**Data supplied**

↓↓↓

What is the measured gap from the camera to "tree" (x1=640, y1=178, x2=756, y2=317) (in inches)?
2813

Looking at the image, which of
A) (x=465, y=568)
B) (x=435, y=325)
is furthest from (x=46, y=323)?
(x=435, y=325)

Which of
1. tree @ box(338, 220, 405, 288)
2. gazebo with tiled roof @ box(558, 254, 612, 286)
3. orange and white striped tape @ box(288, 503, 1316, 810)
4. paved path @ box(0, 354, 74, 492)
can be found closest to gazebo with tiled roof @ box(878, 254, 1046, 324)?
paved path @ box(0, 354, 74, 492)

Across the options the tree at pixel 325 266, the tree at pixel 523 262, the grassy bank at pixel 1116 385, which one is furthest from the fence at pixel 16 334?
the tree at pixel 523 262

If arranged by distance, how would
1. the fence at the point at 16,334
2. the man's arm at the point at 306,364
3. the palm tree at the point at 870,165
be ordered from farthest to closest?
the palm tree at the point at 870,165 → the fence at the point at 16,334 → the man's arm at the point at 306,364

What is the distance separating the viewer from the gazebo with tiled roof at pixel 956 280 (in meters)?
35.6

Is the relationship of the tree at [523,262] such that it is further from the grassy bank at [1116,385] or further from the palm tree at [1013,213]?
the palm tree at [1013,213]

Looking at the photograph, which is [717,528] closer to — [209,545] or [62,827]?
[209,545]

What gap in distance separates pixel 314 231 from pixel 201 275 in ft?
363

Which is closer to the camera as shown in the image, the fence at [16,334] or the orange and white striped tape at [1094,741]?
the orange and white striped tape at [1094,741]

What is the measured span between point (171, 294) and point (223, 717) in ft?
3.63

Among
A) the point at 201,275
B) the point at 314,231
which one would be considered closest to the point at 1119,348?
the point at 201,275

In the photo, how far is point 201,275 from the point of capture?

↑↑↑

**Given task**
Recopy the entries above in their entirety, exactly.

**Written response**
What is the measured gap from the camera to "tree" (x1=640, y1=178, x2=756, y2=317) (in inches)?
2813

Looking at the image, which of
A) (x=465, y=568)
B) (x=435, y=325)
is furthest from (x=46, y=323)?
(x=435, y=325)

Which of
1. tree @ box(338, 220, 405, 288)
2. gazebo with tiled roof @ box(558, 254, 612, 286)
3. orange and white striped tape @ box(288, 503, 1316, 810)
4. paved path @ box(0, 354, 74, 492)
can be found closest to gazebo with tiled roof @ box(878, 254, 1046, 324)?
paved path @ box(0, 354, 74, 492)

Across the options the tree at pixel 325 266, the tree at pixel 523 262, the grassy bank at pixel 1116 385, which one is furthest from the fence at pixel 16 334?
the tree at pixel 523 262

If arranged by distance, how would
1. the fence at the point at 16,334
2. the man's arm at the point at 306,364
3. the palm tree at the point at 870,165
be ordered from farthest to closest?
the palm tree at the point at 870,165 → the fence at the point at 16,334 → the man's arm at the point at 306,364

What is the distance separating the viewer from the gazebo with tiled roof at pixel 956 280 (in meters)?
35.6

Is the relationship of the tree at [523,262] such that it is further from the grassy bank at [1116,385] or further from the palm tree at [1013,213]?
the palm tree at [1013,213]

Looking at the photograph, which is [717,528] closer to — [209,545] or [62,827]?
[209,545]

What gap in distance separates pixel 314 231 from pixel 201 275 in ft?
363

Which is closer to the camera as shown in the image, the fence at [16,334] or the orange and white striped tape at [1094,741]?
the orange and white striped tape at [1094,741]

What is the measured span between point (171, 294) and point (223, 717) in ft?
3.63

Among
A) the point at 201,275
B) the point at 314,231
which one would be considered closest to the point at 1119,348?
the point at 201,275

In the photo, how far is point 201,275 from the point of capture?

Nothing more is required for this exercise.